I opposed all efforts to "drain funds from public schools," especially for private schools that I described as "unaccountable" and "scams" for the North Carolina taxpayer and the children they served.

Then life happened.

In December, my daughter enrolled in a private school in Raleigh, a heart-wrenching decision our family made after six great years in public schools. This past fall, Isabel found herself in a middle school environment for which she was unprepared and ill-suited. She was sinking in a new setting nearly void of the nurturing teacher-student relationships we enjoyed a year ago.

From the start, we advocated within the system for Isabel through emails, teacher conferences and calls with administrators. Eventually, testing accommodations were made. Still, Isabel was slipping away. She dreaded school, we dreaded school, and it was clear the teachers dreaded it, too. We hit the wall in November and came to the conclusion that public middle school was not the answer.
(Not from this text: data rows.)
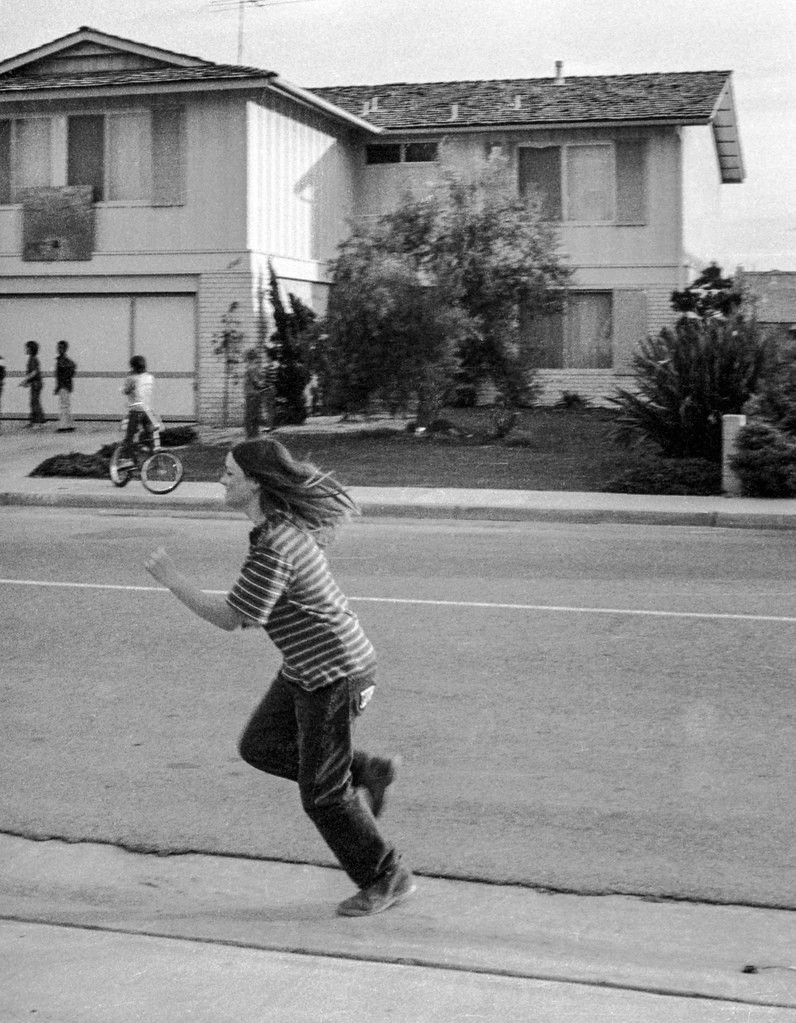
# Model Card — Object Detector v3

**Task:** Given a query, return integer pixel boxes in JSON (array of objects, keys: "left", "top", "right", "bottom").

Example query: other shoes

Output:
[
  {"left": 337, "top": 864, "right": 418, "bottom": 916},
  {"left": 366, "top": 756, "right": 399, "bottom": 818}
]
In fact, it was the problem.

We found a small private school that emphasized music and foreign language in its K-8 curriculum. Class size averaged six students to one teacher, which supported the school's philosophy that each child requires a learning plan that fits his or her particular needs and strengths and that no child should ever face a choice between achieving and failure.

Today, Isabel is the child we know from elementary school. She joyfully attends school where she has quality teachers (mainly former public school teachers who want to teach rather than serve as standardized test proctors) who pull out Isabel's strengths in learning, including her love of writing and art.

This experience is not only about my daughter's education. It has become my education. I can afford this option for my daughter, but what about the thousands of families, unlike me, who cannot afford tuition to send their child to a private school? Don't their daughters' struggles count, too?

The answer is they should. Sadly, if I hadn't had this very personal challenge, I could still be on the opposite side of the private school doors trying to keep them shut to parents who desperately need this option.

I recall prior "off-the-record" conversations I had with Darrell Allison, president of Parents for Educational Freedom in North Carolina. He said to me one time: "Brian, all too often the debate around parental school choice from many of our elected officials and even our courts is what we are to do for those children educationally; however, the debate would shift dramatically when those same leaders had to wrestle with what they would do if it was their child."

He's right.

It is about my child, and your child, and children all across this state who deserve the best we can give, just as private school was the best Isabel's mother and I could give her.

This experience has changed me, and I want it to better shape the dialogue about school choice in North Carolina. It's not just our state's poor and underachieving schools where kids are being left behind. It's in every school in North Carolina, because sometimes public schools are not a good fit for all students.

So after an education like I've never had before, I am re-entering the debate, still an avid believer in our public schools but a supporter of school choice, including opportunity scholarships, and public charter schools.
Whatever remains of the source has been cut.